Singing the Postman is a poignant musical comedy drama from Crude Apache Theatre Co.
Although born in Bury Lancashire, and later living in Lincolnshire and Grimsby, Allan Smethurst, the Singing Postman will be forever associated with his adopted home of Norfolk. He lived in Sheringham and Stiffkey, first coming to the county at the age of 2.
Rather than a straightforward biography it tells the tale of three Singing Postmen tribute acts, Billy, Terence and Geoff. By chance they meet in a pub one rainy night on their way to a Singing Postman Birthday Memorial Show in Framlington. Stranded by the bad weather and floods they are forced into each other's company and start to discuss their fascination with - and different takes on - this most singular of singer/songwriters.
Will they get to the gig? Will they resolve their differences? And will they find redemption through the wisdom of the Singing Postman?
Singing the Postman is a must see for any fans of Alan Smethurst, and an insight into his songs and life for those less familiar with this most unusual of songwriters.
Allan Smethurst was born in 1927, spent most of his formative years in Norfolk and loved the county. He was living in Yorkshire, working as a postman and homesick for the county when he began to write songs in a Norfolk dialect. These were comic, yet closely observed, songs about rural life. The subject matter ranged from the village cricket match and the ladies darts team to mass-produced food (Oi Can't Git A Noice Loaf).
The songs came to the attention of various BBC Radio programmes including Women's Hour, Today and crucially a Norfolk based BBC presenter called Ralph Tuck who was keen to promote Smethurst and first dubbed him The Singing Postman.

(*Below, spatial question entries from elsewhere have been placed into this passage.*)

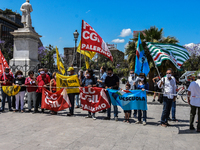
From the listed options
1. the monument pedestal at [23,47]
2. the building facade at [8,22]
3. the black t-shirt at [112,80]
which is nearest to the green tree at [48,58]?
the monument pedestal at [23,47]

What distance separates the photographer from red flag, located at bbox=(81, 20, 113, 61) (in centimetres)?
786

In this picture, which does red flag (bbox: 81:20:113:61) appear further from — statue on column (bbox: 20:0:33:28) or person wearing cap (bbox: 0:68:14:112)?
statue on column (bbox: 20:0:33:28)

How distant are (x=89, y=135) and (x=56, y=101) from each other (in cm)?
321

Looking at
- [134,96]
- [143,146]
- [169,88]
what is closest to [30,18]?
[134,96]

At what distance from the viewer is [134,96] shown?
712cm

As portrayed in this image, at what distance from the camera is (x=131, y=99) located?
712 cm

Unable to secure record company interest Tuck decided to use his own money to record and press a 7” extended play vinyl record. This sold more than 10,000 copies in four months. At the time the EDP announced that the Singing Postman was outselling the Beatles and the Rolling Stones in Norfolk's record shops. In 1965 he shot to national fame with 'Hev Yew Gotta Loight Boy?' sung in his distinctive Norfolk dialect with guitar accompaniment.
His new success shot him into the spotlight, leading to many television appearances, including Top of the Pops. He was signed to Parlophone Records, home to The Beatles, and seemed set for a lucrative career.